The infrastructure is now in place for enterprises to take advantage of the hyper-connectivity of the predicted 64 to 73 billion IoT-connected devices by 2025 [100,101], with 4G now available and 5G on the horizon. The smart home and healthcare markets hold the most promise for IoT development in the future, despite the fact that industrial IoT has already proved to be a profitable business model. While there are many benefits presented by this massive infrastructure of linked devices, we must address mounting privacy and security concerns [69,77]. The IoT extends previously constructed infrastructure as a technology, which raises the stakes in terms of security hazards for network administrators. IoT establishes numerous links to networks that were previously solely accessible by consumers through their own devices [97,102]. These extensions have the capacity to connect any device via automated processes without requiring human contact, resulting in a large number of access points from diverse devices that need to be guarded in order to safeguard the network. According to Gartner’s predictions, IoT-based devices will be involved in more than 25% of all cyber-attacks against enterprises [103]. Additionally, as connectivity grows, the variety, velocity, and volume of data will expand exponentially, further fueling the expansion of big data. Concerns over privacy will arise in relation to the types of data that businesses gather, handle, and keep as a result of this expansion but are further discussed in the next part of the article.

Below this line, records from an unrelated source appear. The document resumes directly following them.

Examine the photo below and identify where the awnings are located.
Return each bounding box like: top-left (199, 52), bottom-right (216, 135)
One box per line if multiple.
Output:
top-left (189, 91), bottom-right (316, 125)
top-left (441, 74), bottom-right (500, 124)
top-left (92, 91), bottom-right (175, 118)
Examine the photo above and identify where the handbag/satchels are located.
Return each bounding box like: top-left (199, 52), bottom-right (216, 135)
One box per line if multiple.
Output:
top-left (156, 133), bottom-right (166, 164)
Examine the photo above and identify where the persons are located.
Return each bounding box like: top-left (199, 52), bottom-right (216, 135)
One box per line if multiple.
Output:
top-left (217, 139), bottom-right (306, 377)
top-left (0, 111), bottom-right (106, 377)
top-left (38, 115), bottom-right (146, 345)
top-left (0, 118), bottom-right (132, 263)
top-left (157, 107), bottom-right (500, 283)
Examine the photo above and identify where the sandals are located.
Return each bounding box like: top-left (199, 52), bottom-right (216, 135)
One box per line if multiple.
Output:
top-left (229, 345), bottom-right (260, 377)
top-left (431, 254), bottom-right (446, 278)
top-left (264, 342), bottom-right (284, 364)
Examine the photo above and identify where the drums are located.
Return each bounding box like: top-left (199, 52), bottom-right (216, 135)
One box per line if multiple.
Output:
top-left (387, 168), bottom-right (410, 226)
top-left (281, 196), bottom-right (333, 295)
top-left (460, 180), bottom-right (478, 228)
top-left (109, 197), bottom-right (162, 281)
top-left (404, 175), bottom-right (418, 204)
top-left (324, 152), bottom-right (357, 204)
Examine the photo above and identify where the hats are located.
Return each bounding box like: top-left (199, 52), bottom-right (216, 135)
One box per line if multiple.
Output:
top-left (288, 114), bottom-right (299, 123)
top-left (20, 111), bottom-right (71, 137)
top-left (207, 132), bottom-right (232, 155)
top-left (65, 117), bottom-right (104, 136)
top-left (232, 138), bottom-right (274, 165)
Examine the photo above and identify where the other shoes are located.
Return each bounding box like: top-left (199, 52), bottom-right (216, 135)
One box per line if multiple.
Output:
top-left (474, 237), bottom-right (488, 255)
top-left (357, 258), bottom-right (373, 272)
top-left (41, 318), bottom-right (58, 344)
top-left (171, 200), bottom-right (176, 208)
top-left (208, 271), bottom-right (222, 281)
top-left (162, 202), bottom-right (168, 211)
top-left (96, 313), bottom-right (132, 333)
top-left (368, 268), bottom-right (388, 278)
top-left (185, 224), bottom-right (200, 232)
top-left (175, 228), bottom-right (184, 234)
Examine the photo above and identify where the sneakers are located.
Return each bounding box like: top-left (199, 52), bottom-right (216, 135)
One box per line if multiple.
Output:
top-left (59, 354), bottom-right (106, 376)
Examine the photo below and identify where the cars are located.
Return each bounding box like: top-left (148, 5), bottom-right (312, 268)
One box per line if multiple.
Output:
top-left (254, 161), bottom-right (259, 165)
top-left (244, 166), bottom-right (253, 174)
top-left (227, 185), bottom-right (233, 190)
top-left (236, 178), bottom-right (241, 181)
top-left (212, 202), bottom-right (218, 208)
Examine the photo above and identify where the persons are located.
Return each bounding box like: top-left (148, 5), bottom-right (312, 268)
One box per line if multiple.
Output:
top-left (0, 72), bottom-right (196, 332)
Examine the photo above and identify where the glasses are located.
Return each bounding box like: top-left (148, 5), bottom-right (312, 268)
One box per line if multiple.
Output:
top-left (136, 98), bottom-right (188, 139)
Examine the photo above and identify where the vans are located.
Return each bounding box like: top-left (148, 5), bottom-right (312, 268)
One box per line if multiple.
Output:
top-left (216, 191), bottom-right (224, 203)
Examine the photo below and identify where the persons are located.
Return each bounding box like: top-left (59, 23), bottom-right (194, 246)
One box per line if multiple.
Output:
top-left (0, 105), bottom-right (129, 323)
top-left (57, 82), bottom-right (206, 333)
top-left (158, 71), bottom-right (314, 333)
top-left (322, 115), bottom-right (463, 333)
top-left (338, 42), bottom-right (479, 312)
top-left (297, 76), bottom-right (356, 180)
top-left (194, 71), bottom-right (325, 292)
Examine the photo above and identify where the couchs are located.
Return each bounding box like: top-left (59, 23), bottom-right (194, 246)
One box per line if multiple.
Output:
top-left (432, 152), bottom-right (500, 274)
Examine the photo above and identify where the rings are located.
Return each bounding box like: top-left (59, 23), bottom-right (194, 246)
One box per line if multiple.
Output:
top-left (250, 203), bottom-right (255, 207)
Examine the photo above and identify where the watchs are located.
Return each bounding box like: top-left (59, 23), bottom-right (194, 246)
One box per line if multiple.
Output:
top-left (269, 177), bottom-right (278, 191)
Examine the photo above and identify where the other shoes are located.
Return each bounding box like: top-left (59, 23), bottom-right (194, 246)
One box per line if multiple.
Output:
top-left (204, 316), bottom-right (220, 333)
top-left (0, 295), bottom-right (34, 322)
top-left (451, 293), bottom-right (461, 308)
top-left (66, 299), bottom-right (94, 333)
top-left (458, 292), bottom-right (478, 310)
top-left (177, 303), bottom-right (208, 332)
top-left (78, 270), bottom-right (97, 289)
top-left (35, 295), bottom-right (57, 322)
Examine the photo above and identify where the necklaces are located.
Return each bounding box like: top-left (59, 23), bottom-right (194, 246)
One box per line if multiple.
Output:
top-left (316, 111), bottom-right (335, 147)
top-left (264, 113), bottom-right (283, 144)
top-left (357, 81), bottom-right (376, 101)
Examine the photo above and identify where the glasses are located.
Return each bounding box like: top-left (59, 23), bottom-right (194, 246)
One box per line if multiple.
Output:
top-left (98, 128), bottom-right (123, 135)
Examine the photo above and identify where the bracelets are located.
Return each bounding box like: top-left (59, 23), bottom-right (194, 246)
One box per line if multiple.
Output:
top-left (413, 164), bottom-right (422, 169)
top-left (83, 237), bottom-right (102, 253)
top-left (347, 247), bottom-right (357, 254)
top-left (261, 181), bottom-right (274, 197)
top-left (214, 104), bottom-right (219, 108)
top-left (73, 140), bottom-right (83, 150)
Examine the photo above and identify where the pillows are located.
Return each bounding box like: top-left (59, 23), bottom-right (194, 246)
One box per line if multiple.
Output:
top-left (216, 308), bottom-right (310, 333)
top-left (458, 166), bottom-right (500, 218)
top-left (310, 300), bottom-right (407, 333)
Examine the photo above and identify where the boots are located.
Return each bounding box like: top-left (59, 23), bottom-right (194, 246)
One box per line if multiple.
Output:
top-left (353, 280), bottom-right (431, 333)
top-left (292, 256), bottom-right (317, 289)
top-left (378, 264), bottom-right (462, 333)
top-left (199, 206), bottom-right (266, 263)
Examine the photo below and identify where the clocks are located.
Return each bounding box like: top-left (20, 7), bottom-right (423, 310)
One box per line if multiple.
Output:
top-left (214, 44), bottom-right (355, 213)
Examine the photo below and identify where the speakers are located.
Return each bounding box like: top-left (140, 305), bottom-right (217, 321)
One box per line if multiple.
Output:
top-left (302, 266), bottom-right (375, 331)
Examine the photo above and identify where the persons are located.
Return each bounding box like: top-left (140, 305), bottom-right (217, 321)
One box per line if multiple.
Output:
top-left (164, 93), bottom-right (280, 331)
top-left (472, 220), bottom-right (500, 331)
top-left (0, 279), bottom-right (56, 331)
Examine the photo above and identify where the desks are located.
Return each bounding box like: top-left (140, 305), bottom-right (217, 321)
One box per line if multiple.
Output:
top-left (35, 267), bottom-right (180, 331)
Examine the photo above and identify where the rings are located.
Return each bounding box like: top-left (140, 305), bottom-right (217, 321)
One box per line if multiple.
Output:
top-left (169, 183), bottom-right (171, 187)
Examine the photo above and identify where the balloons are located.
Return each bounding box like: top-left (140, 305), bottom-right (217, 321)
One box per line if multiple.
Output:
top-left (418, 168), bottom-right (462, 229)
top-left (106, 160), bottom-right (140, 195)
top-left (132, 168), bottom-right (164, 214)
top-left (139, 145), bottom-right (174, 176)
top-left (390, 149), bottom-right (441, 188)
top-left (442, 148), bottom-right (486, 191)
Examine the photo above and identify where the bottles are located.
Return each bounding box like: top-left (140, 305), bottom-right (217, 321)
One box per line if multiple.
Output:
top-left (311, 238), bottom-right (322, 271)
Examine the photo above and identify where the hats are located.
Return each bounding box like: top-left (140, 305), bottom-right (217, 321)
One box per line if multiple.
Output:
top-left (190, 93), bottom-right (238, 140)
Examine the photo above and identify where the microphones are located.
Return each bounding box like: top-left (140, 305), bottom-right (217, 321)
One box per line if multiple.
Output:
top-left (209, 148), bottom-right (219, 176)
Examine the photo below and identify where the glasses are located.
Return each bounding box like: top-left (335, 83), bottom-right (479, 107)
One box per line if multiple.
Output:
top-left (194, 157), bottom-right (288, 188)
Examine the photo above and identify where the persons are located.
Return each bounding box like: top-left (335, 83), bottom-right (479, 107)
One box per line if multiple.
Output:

One of the most frequently mentioned objectives of fog orchestration is proper and effective resource management [104,105,106,107,108,109,110,111]. Indeed, there is a significant relationship between resource availability and operations such as service placement and computation offloading [112]. The assurance of Service Level Agreements is a further objective that is commonly stated (SLAs). This objective is referred to as delay reduction in several works [35,113]. Others have set the objective as an increase in application performance or reaction time [114,115], and some have said that they want to guarantee SLAs or Quality of Service (QoS) [109,116,117,118,119]. Some articles [90,120,121] mention service life cycle management as an additional objective. When a service is enrolled, its images are stored on a repository, delivered to an executing platform when requested, monitored for availability, and the appropriate actions are taken as needed (e.g., updating the image, migrating, or replicating the service), all while attending to previously agreed-upon requirements. Additionally, there are references in the papers analyzed to other particular objectives such as cost reduction [117,122], reduced energy use [114,117], increased application resilience [35,123], trustworthy orchestration [124], and implementation of the convergence of NFV, 5G, and fog [125].

3.2.3. Privacy and Security

When it comes to matters of privacy and safety, we have to be able to classify different kinds of worries and assess how urgently we need to take action. Data vary in their sensitivity even though their volume and variety are both expanding. Low-to-high sensitivity and harm categories can be used to classify privacy concerns [102]. Security risks can range from annoyances, such as a denial-of-sleep attack that keeps one’s phone battery from charging to physical threats, such as a hacker taking control of one’s IoT-enabled car and causing an accident [126]. A threat’s potential harm and its sensitivity are both subjective because they depend on the users’ perception of the potential outcomes [103]. Users may, for instance, view a denial-of-service attack as a physical threat if they are unable to access their application, and they may view an attack on an IoT pacemaker as a comparable threat if it endangers their lives. However, stakeholders other than end users, such as those that design IoT devices, offer IoT services, and other parties, may also be affected by the hazards. Therefore, we must decide who to protect before thinking about how to respond to risks to privacy and security.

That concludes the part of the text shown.